AIM OF THE TASK: For every line in the records below that holds "xlink", make a copy.

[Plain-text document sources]
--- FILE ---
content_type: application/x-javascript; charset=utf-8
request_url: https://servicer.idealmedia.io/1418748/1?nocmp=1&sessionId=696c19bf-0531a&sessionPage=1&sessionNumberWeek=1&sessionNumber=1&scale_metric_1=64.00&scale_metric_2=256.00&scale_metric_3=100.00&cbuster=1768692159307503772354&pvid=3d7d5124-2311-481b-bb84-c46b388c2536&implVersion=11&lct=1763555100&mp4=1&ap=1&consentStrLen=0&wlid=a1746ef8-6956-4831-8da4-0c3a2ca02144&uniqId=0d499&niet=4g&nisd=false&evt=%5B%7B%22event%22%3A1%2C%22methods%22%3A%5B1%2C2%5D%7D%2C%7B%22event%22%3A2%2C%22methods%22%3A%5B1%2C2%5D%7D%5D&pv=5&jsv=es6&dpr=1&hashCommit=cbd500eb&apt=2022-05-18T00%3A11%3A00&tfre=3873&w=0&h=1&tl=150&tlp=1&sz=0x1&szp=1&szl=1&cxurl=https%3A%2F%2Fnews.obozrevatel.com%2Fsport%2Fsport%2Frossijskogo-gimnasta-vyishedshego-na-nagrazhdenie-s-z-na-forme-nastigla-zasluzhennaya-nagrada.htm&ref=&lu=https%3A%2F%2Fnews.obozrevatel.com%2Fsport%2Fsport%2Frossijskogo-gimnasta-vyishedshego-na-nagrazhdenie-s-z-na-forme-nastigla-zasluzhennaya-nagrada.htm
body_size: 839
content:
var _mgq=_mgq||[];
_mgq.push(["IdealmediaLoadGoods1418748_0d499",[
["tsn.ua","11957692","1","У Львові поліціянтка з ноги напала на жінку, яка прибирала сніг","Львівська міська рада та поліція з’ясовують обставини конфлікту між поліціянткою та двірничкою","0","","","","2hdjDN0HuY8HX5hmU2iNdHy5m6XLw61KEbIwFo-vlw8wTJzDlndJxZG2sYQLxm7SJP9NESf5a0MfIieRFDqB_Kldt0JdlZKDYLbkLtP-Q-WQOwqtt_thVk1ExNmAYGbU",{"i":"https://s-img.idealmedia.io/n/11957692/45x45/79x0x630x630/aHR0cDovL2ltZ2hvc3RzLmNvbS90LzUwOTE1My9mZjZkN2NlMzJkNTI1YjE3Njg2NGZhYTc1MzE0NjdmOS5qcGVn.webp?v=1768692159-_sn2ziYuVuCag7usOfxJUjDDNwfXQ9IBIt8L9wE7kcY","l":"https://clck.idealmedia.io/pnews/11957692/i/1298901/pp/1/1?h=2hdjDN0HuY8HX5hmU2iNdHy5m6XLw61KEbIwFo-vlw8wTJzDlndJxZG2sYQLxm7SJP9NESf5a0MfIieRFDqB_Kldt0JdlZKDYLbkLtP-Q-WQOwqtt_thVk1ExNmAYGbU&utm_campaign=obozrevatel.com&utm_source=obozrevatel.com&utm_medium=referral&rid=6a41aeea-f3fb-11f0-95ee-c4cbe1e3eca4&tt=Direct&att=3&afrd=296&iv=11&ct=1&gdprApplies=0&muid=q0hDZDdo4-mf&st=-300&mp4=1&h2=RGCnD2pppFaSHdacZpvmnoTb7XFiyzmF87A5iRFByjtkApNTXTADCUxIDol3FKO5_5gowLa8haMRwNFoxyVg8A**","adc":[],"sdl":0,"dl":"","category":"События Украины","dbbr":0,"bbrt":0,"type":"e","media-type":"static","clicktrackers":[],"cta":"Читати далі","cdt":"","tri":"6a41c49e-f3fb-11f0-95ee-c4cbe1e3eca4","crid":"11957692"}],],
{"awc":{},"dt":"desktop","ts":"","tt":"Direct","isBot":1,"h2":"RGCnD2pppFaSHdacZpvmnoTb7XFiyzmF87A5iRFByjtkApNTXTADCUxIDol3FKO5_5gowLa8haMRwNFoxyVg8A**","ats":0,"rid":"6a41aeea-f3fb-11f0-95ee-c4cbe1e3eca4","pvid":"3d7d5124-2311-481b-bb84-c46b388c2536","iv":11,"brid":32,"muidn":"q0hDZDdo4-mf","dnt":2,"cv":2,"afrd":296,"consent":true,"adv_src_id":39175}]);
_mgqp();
...
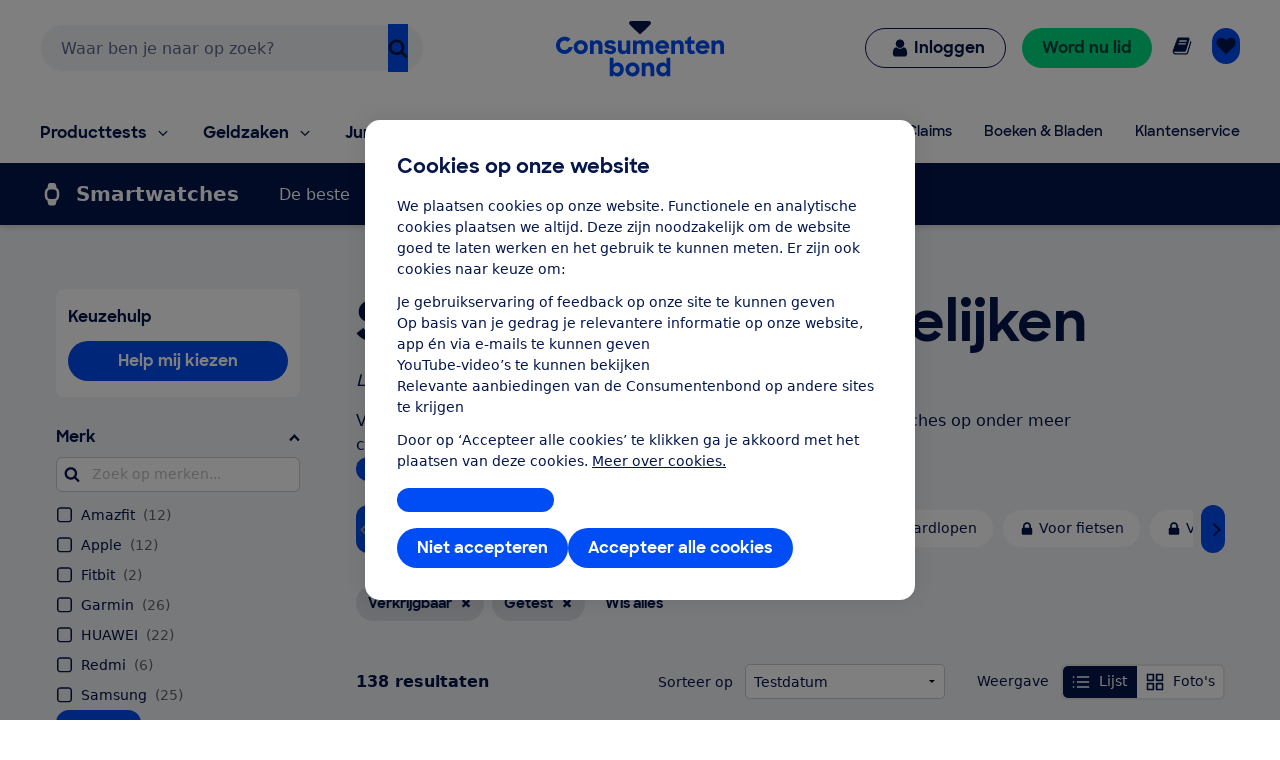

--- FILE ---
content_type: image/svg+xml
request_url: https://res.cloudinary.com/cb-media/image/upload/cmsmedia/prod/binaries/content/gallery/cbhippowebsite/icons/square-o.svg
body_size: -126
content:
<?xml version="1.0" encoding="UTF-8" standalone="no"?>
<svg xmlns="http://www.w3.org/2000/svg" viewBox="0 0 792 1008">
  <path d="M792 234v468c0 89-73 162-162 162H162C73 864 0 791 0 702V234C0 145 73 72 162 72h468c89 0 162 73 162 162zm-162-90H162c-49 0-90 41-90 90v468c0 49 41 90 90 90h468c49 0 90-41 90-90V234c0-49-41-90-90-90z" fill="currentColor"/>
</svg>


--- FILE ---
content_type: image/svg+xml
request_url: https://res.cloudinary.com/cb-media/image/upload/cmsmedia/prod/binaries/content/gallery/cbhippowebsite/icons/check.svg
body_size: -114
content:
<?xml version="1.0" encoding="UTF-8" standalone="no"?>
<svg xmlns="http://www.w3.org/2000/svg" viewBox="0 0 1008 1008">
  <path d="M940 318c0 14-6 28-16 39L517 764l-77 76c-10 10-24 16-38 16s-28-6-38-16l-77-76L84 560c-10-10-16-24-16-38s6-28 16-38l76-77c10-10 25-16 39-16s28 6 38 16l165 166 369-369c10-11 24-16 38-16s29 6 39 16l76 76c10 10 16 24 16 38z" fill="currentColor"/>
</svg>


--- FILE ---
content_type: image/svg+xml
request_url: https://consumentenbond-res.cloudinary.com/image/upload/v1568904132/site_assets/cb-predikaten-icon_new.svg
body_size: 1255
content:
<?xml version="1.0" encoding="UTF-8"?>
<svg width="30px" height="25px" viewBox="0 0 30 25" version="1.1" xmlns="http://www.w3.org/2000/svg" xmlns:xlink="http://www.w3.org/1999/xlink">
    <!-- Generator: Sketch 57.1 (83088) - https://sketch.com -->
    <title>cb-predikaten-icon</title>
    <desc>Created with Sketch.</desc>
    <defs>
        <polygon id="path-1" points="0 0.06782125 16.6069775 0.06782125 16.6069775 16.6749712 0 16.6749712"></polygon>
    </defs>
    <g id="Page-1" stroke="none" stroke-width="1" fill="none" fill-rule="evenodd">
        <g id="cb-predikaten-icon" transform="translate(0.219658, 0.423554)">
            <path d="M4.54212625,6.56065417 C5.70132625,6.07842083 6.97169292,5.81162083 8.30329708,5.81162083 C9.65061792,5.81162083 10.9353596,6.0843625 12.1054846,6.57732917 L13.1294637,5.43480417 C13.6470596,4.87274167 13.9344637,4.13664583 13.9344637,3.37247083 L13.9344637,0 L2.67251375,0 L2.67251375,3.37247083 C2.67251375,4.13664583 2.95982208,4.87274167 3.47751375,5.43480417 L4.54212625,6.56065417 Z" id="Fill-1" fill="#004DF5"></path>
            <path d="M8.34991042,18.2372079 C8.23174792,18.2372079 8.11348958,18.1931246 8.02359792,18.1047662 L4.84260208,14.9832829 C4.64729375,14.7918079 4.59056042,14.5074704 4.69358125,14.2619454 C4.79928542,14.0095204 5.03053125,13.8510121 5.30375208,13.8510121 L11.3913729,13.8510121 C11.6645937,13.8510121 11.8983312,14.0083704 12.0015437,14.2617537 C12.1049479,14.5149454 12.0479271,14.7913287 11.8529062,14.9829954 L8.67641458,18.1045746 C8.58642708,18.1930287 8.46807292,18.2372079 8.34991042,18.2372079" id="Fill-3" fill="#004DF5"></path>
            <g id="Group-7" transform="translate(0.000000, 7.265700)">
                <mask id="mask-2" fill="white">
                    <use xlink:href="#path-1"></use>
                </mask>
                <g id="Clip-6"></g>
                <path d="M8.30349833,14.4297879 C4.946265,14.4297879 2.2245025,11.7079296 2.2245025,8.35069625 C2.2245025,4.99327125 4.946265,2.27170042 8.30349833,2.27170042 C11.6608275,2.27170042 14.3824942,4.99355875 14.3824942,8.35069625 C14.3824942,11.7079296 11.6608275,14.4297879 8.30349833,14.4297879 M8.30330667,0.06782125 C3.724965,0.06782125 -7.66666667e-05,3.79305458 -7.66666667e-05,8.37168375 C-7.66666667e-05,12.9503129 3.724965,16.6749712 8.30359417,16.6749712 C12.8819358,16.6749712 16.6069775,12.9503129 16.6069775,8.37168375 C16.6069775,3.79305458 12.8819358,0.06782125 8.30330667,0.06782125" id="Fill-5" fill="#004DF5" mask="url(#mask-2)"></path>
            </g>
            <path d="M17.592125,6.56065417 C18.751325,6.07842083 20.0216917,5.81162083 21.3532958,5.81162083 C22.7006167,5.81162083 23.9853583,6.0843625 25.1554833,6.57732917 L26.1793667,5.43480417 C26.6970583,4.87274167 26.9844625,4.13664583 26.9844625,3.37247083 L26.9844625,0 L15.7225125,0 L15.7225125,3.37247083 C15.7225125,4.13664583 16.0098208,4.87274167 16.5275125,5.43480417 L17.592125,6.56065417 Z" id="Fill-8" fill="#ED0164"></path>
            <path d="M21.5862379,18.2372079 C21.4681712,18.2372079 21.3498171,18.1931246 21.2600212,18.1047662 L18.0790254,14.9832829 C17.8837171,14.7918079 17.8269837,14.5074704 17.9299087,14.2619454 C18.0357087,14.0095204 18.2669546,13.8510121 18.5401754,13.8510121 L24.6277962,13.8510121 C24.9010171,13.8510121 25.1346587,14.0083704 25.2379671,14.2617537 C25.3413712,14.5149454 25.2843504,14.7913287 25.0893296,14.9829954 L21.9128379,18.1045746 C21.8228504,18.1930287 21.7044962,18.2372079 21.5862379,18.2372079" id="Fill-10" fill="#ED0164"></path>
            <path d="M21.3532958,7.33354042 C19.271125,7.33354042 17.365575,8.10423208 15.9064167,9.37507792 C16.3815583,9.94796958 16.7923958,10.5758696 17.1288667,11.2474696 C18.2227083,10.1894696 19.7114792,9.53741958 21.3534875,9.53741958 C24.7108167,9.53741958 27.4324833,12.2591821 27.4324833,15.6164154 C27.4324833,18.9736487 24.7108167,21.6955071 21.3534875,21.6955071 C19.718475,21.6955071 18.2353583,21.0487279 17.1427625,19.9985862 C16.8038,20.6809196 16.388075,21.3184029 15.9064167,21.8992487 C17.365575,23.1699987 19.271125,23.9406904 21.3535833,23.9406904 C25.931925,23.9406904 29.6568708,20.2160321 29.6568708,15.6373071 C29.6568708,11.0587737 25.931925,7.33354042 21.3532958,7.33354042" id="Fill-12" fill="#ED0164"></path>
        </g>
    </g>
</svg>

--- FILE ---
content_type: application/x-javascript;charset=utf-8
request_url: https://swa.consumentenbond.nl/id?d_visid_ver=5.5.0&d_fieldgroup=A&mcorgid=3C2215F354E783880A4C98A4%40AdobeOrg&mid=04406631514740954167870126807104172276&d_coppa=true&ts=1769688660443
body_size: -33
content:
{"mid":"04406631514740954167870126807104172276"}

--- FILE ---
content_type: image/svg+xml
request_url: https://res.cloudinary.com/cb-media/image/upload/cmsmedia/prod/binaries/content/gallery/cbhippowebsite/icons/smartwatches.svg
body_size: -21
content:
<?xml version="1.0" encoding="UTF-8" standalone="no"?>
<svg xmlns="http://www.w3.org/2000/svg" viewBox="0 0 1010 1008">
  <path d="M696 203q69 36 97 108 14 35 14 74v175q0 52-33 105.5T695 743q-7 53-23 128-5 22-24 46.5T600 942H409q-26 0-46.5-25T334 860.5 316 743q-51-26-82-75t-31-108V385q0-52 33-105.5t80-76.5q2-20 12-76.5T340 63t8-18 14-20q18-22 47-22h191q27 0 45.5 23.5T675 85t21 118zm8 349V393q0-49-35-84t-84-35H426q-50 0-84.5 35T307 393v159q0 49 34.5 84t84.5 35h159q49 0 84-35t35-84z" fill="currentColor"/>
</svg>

TASK SOLUTION:
<svg width="30px" height="25px" viewBox="0 0 30 25" version="1.1" xmlns="http://www.w3.org/2000/svg" xmlns:xlink="http://www.w3.org/1999/xlink">
                    <use xlink:href="#path-1"></use>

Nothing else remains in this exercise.